Le indagini della Polizia

Immediato è stato l’intervento delle forze dell’ordine, con gli agenti del commissariato di Secondigliano e la squadra scientifica che hanno raggiunto il luogo dell’agguato per effettuare i rilievi. Fortunatamente, Marino è riuscito a comunicare con gli investigatori e a fornire informazioni preziose riguardo agli eventi che hanno preceduto l’incidente. Secondo le prime indiscrezioni, gli agenti hanno raccolto elementi utili per delineare l’identità del presunto aggressore e stanno seguendo una pista ritenuta attendibile.

La Polizia ha acquisito anche le registrazioni delle telecamere di videosorveglianza presenti nella zona, strumenti fondamentali per ricostruire la dinamica dell’accaduto e l’eventuale coinvolgimento di altre persone. La causa scatenante della lite tra Marino e l’aggressore rimane ancora da chiarire, costituendo un altro tassello chiave per gli investigatori. Numerosi testimoni al momento sta fornendo la loro testimonianza.


Il fatto ha creato scalpore nel quartiere, sottolineando un problema di sicurezza che affligge diverse aree della città di Napoli. La comunità si è mostrata preoccupata per un episodio di così grave violenza, avvenuto di fronte a diverse persone. La Polizia ha intensificato i controlli nella zona per garantire una maggiore sicurezza e prevenire ulteriori episodi simili.

Nel frattempo, sempre nella giornata di ieri, gli agenti del commissariato di Secondigliano sono intervenuti in un’altra operazione di polizia. In un’autodemolizione a San Pietro a Patierno, è stato arrestato Stefano Margarita, residente nella stessa area. Durante il controllo, gli agenti hanno rinvenuto circa mezzo chilo di cocaina, due fucili e una pistola. Questo nuovo episodio ha sollevato interrogativi su un possibile collegamento tra l’arresto di Margarita e la sparatoria avvenuta poco prima, ma al momento non ci sono elementi concreti che possano avvalorare questa ipotesi.

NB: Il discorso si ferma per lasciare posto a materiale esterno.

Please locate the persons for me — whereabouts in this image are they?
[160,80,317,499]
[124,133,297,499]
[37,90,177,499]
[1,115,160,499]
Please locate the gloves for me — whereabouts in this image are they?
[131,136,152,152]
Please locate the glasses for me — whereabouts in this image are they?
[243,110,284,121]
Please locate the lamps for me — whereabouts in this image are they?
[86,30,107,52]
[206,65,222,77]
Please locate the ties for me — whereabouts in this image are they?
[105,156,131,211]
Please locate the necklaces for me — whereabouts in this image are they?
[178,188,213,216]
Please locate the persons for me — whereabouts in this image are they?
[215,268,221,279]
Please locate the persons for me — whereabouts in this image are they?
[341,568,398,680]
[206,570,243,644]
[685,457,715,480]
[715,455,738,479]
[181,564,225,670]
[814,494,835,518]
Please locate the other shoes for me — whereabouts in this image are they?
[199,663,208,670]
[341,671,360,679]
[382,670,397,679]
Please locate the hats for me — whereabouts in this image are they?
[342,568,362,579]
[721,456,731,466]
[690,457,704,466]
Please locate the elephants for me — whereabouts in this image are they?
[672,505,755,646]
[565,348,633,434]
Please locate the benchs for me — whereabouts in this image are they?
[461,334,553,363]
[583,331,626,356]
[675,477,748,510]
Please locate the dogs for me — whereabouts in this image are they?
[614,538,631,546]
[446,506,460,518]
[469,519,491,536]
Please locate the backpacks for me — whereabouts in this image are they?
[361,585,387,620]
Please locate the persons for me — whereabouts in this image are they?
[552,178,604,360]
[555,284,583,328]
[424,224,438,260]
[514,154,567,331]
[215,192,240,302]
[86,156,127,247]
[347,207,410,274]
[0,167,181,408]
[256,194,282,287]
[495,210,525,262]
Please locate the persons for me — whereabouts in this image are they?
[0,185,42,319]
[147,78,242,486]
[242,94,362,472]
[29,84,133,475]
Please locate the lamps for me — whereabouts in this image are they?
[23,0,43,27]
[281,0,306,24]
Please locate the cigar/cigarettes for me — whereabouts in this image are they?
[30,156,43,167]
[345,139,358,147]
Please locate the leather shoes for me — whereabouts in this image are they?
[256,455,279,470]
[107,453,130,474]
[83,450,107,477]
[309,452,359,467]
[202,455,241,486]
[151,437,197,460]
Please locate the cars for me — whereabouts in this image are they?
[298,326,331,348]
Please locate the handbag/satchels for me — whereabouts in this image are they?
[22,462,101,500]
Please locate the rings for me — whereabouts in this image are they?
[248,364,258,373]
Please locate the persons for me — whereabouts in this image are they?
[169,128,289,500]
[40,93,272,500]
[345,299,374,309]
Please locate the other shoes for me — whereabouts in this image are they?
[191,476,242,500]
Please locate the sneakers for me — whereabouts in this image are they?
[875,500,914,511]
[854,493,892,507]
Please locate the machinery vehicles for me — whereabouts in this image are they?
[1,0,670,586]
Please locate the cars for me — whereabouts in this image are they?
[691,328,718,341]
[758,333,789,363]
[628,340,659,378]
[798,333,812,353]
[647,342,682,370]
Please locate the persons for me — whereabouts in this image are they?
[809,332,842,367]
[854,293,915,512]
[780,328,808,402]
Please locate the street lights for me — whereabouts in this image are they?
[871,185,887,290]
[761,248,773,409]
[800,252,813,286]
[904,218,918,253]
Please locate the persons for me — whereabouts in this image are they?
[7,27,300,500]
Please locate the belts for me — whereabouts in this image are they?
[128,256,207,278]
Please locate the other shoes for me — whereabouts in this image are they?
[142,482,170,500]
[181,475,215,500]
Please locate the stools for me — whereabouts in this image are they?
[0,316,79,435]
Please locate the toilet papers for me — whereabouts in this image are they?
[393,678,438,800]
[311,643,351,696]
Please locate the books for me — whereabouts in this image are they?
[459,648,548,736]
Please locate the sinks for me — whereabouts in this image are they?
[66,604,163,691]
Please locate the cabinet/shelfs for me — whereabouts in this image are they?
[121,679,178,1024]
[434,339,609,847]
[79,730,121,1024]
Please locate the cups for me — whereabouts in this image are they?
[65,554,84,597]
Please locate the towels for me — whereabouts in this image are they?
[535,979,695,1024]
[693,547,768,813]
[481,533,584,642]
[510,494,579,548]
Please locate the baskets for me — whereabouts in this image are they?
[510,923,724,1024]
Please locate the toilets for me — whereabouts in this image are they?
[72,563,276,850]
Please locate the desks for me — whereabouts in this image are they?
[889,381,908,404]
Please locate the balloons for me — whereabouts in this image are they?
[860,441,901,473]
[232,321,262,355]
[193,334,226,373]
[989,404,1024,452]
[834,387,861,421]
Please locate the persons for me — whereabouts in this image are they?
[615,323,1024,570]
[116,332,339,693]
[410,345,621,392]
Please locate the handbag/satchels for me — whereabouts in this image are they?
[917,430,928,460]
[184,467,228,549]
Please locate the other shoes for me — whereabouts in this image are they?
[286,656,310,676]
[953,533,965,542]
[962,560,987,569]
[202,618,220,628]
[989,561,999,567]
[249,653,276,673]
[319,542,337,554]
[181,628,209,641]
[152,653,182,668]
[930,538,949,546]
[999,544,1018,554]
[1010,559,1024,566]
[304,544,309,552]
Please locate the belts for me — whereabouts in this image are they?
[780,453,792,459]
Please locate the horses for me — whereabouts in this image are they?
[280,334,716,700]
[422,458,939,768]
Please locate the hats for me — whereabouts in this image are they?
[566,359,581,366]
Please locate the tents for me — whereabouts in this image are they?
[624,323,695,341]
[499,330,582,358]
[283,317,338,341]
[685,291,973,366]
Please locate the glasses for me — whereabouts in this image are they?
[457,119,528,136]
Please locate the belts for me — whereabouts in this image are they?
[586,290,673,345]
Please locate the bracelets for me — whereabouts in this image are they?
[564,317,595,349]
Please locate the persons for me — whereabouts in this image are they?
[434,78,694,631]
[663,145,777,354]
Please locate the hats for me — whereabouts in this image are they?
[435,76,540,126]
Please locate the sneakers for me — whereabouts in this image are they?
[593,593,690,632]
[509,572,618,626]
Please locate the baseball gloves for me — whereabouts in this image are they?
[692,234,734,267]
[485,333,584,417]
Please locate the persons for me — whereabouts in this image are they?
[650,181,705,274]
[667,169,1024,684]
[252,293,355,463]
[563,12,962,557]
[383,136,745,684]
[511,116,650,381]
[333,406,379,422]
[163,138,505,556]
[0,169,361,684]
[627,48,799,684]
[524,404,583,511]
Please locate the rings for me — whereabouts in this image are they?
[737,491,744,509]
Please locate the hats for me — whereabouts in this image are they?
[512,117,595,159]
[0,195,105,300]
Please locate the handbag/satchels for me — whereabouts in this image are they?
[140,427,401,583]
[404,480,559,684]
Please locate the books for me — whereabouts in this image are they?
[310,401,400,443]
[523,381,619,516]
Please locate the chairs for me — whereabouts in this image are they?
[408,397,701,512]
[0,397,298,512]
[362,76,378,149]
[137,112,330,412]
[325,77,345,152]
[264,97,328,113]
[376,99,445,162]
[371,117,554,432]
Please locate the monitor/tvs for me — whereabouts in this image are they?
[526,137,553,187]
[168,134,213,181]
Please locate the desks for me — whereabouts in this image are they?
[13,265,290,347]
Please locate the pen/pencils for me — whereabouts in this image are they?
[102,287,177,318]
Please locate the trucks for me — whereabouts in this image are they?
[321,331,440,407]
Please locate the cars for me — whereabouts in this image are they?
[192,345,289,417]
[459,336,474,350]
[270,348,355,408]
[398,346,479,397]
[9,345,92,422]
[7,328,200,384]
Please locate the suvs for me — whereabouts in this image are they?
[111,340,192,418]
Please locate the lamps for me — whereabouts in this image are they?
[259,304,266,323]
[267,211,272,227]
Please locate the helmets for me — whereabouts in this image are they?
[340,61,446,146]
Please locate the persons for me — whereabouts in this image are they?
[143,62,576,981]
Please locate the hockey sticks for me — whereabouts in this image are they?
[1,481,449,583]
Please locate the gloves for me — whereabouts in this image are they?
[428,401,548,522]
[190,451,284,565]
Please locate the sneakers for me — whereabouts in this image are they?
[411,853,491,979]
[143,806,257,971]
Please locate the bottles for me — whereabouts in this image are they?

Le autorità stanno indagando su eventuali legami tra i due eventi, e si trovano attualmente in una fase di raccolta di prove e informazioni. La Polizia, coordinata dalla Procura, sta seguendo varie piste, mantenendo alta l’attenzione sulla situazione nella zona di Secondigliano.

Parallelamente, il Comune di Napoli e le forze dell’ordine stanno cercando di implementare strategie per affrontare la criminalità nel quartiere, tra cui un potenziamento della sorveglianza e un incremento delle pattuglie. È fondamentale, infatti, garantire la sicurezza ai cittadini e provvedere a misure preventive per evitare che simili episodi possano ripetersi in futuro.

La sparatoria di Secondigliano rappresenta non solo un evento tragico per la vittima e la sua famiglia, ma anche un campanello d’allarme per le istituzioni locali, che devono trovare soluzioni efficaci contro la crescente violenza. Esperti di sicurezza e sociologi esprimono preoccupazione riguardo alla situazione, suggerendo un approccio multifattoriale che coinvolga non solo le forze dell’ordine, ma anche il coinvolgimento attivo della comunità e misure di inclusione sociale.

Agli aggiornamenti sulla salute di Marino, che si trovano al centro delle attenzioni, seguiranno anche eventuali sviluppi nelle indagini in corso. La speranza è che giustizia possa essere fatta e che la comunità di Secondigliano possa tornare a vivere in un contesto di maggiore sicurezza e tranquillità.

Fonti: Polizia di Stato, Corriere della Sera, Repubblica.